Haast niet voor te stellen. Nog geen Stadswal. De bus boog bij het verlaten van de dijk naar links richting de kom van de stad, maakte de Markt en de Vierakkerstaat onveilig en verliet bij de Gravekamp de stad om richting Nijmegen te verdwijnen. Nog geen pennestreek vermoedde een toekomstige tweedeling van “De Altena”, geen onnatuurlijk rechtdoor deed het eeuwenoude tracé van de stadsomtrek geweld aan, geen voormaligheid ging het “Achter de Gracht” vooraf.
Geen flats markeerden de Noordoostzijde, geen koninklijke Allee hield de nevengelegen zijde in toom, geen koningin-moeder omklemde het belendende groen hart tot de Stadswal uit haar omklemmende voegen trad en afweek van het eeuwenoud ovaal.
Het tot spijzen gedacht groen verloor de slag tegen het verstikkende asfalt en beton. Eén restant van het verleden mocht als een onverwoestbaar monument zelfs de snijbranders trotseren. Nog jaren fungeerde de groene long als de thuishaven voor de van iedereen zijnde schaapskudde. Geen grote stille heide, maar een laatste groene oase in een jachtig provinciestadje.

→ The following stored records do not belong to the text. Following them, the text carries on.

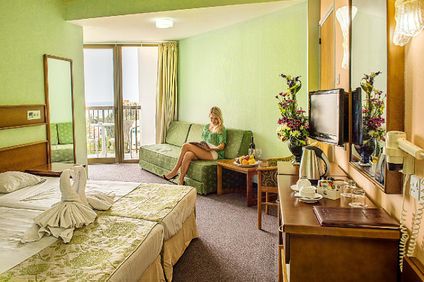 6. Bild der Unterkunft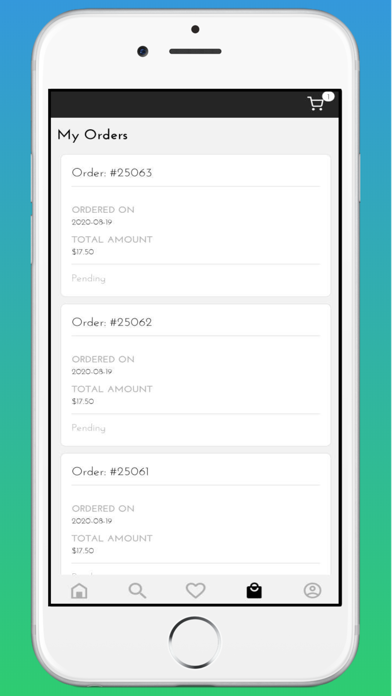Swish.biz Screenshot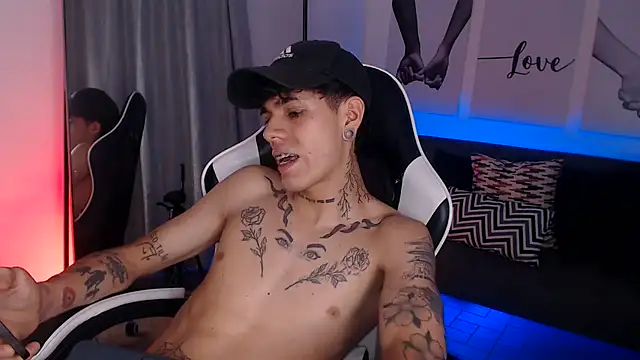 Tommy_valverde 라이브 XXX 채팅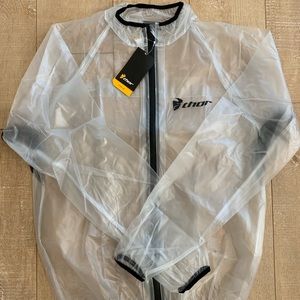 Jackets \u0026 Coats | Thor Cycle Gear Rain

Peren, niet gespoten, door de natuur zelf begeleid op weg naar nooit meer volwassen worden, dienden nog de Moerman-doelen. De eerste niet meer gemeste en onbespoten bomen zijn van het voetstuk gehaald tot een diep buigen voor vooralsnog slechts notarissen.
Nog even en “De Altena” is voormalig, het felle papierenprotest van omwonenden tegen de ontmanteling ten spijt. Geen protest tegen het behoud van de grootheid van weleer, maar enkel voor het behoud van zicht op het voorbije. Wijl de witgewolde kudde … verstomt!